Ventura Pons es uno de los más importantes directores catalanes. Sin
embargo, y excluyendo una retrospectiva completa de su obra realizada años
atrás en el Festival Internacional de Cine Independiente de Buenos Aires, su
filmografía es poco conocida en la Argentina. Anita no pierde el tren
ofrece la oportunidad de acercarse a su cine. Aunque no es, en absoluto, su
mejor exponente.
Se trata de una comedia dramática protagonizada por una mujer que, después
de treinta y cinco años de trabajar como “taquillera” (léase: encargada de
la boletería, quien vende las entradas del cine), es obligada a jubilarse.
Sin previo aviso y algo engañada, regresa de sus vacaciones y se encuentra
con que el cine de barrio en el que ha pasado su vida fue derribado para
construir un moderno complejo de multisalas en el que no tendrá cabida.
Anita (Rosa María Sardá) aprendió a ver el mundo a través de las películas y
de la gente que concurría a la sala y, aunque hubiese preferido ser actriz,
no deja de resaltar las bondades de ser taquillera. Le gusta su trabajo y no
quiere cambiar su rutina, así que casi sin darse cuenta comienza a concurrir
diariamente al descampado donde ahora un grupo de obreros construye sin
parar. Como Anita misma declara, es “el primer año de una nueva era” porque
“el excavador ha entrado en mi vida”. En este punto se sitúa el comienzo de
la narración, en el que el personaje da pie al flashback que relatará
su encuentro amoroso con un fornido obrero de la construcción.
El film apunta principalmente a la comicidad y a la complicidad con el
espectador. Y en este plan, no todos los recursos son efectivos. Resultan
graciosas algunas conductas de Anita, ciertos diálogos con su vecina, sus
apuntes sobre ser taquillera o sobre los tipos de público que visitaba
el cine. Pero también cae en varios lugares comunes.
Igualmente recurrentes son los sueños y pesadillas y las situaciones que
ocurren sólo en la imaginación de la protagonista. La relación misma con el
obrero por momentos parece fruto de su mente y carece de interés, ya que
éste casi no emite palabra y la información a la que accedemos está
filtrada por los ojos de Anita. Asistimos a la módica revelación de que
él “es un hombre casado”, y a los encuentros sexuales que se repiten cada
noche. El recurso de mirar y hablar a cámara para referirse directamente al
espectador puede ser novedoso y acertado una, dos, tres veces... después ya
no. Sobre el final, vuelve a aflorar la pasión de Anita por el cine y pasa
de querer asumir el rol de “la amante” y tramar una venganza, a pensar en
perseguir al excavador de construcción en construcción, y hasta se
convertirá en la Greta Garbo española para un “The End” a puro romance.

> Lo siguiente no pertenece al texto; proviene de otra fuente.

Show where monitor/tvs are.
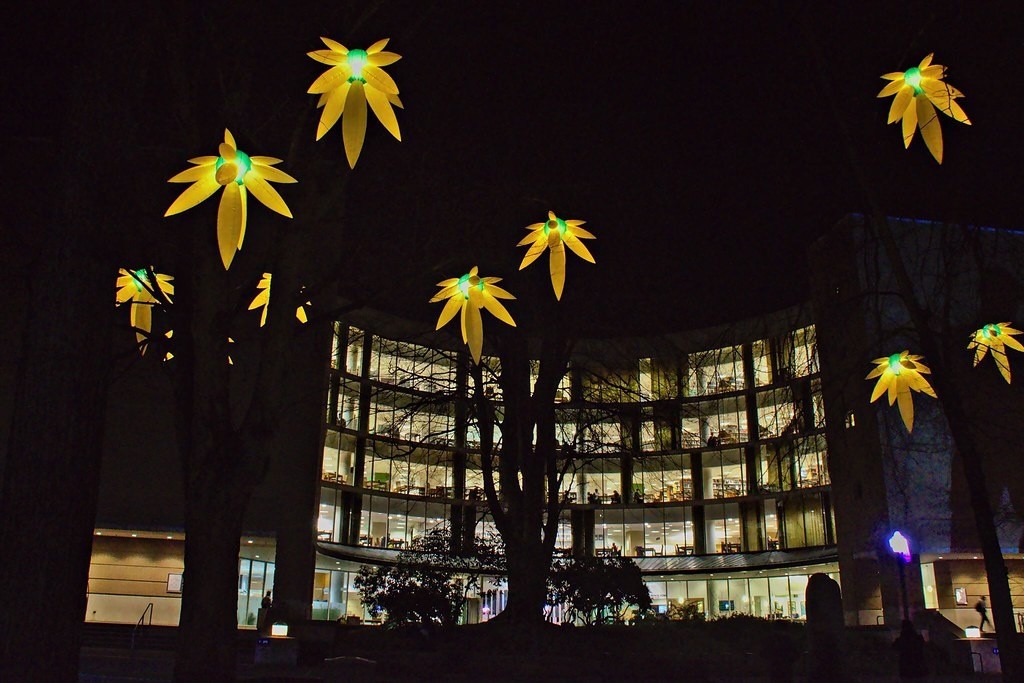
[166,573,182,593]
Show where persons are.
[337,414,346,427]
[611,490,619,502]
[975,596,994,632]
[892,620,929,683]
[611,543,617,556]
[564,490,570,499]
[708,433,717,446]
[593,489,601,504]
[634,489,645,503]
[759,619,800,683]
[261,592,272,608]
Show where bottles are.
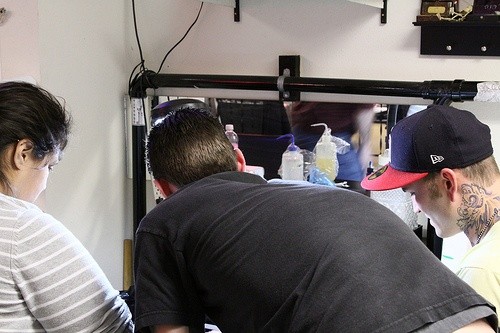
[224,124,238,149]
[316,136,336,182]
[282,145,303,181]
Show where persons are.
[283,100,380,199]
[135,107,500,333]
[0,81,135,333]
[361,105,500,330]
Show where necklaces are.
[473,209,500,245]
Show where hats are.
[360,101,494,193]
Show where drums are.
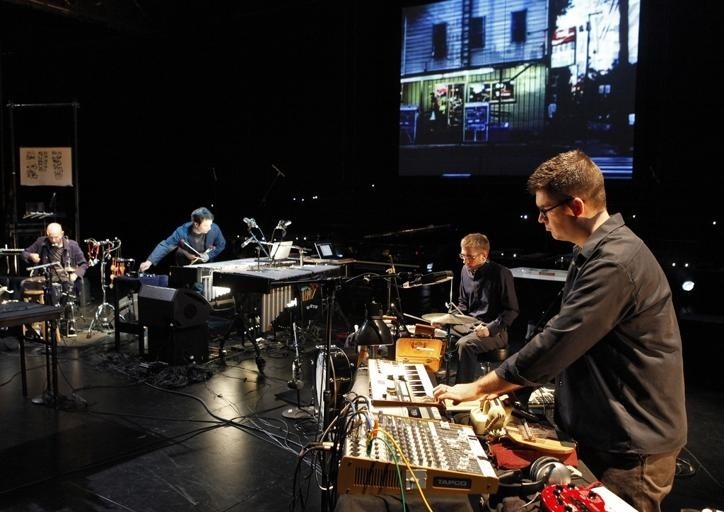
[314,348,351,408]
[372,316,397,337]
[52,282,77,305]
[399,325,449,339]
[20,277,46,293]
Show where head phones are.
[496,455,571,496]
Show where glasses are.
[534,200,571,217]
[459,253,483,260]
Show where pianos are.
[368,358,443,405]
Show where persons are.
[454,233,519,384]
[22,222,88,295]
[139,207,225,271]
[434,150,688,512]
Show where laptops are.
[254,241,293,262]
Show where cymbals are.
[403,275,455,290]
[27,263,59,270]
[422,314,477,325]
[57,267,78,272]
[0,249,24,254]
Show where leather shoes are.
[68,321,75,334]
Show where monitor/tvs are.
[314,242,336,260]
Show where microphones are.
[421,272,447,284]
[276,219,292,229]
[241,236,255,248]
[42,243,64,249]
[243,217,258,229]
[288,358,304,389]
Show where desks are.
[511,265,570,298]
[183,256,349,372]
[336,409,605,512]
[0,299,68,410]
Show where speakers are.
[137,285,214,364]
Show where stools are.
[477,348,507,374]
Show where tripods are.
[86,245,126,339]
[247,246,270,271]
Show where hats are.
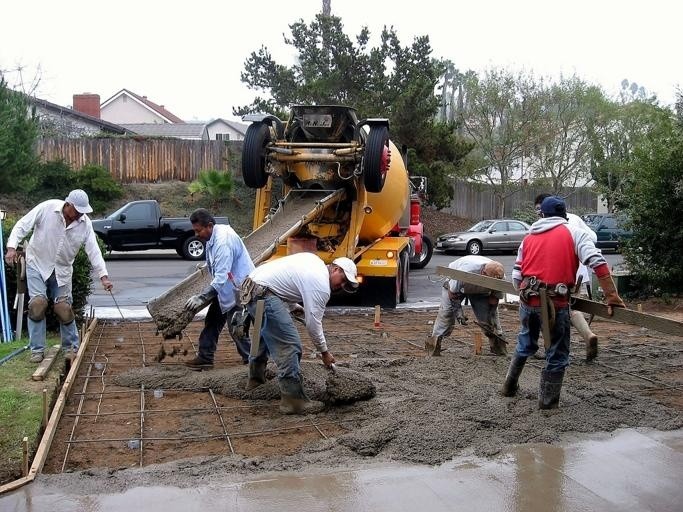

Finalmente, la película concluye en un tono menos delirante, más emotivo y
terrenal. A esta altura
resultan
evidentes,
aunque no por ello menos ciertas,
las reflexiones que sobrevolaban
al film sobre el amor, el trabajo y las oportunidades de volver a empezar
después de los cincuenta (“no perder el tren”: no dejar pasar la
oportunidad, de allí el título). En este sentido, la actuación de Rosa María
Sardá es muy convincente, impecable. Sin ella, Anita no pierde el tren
hubiera perdido a uno de sus mayores –si no el mayor– de sus atractivos.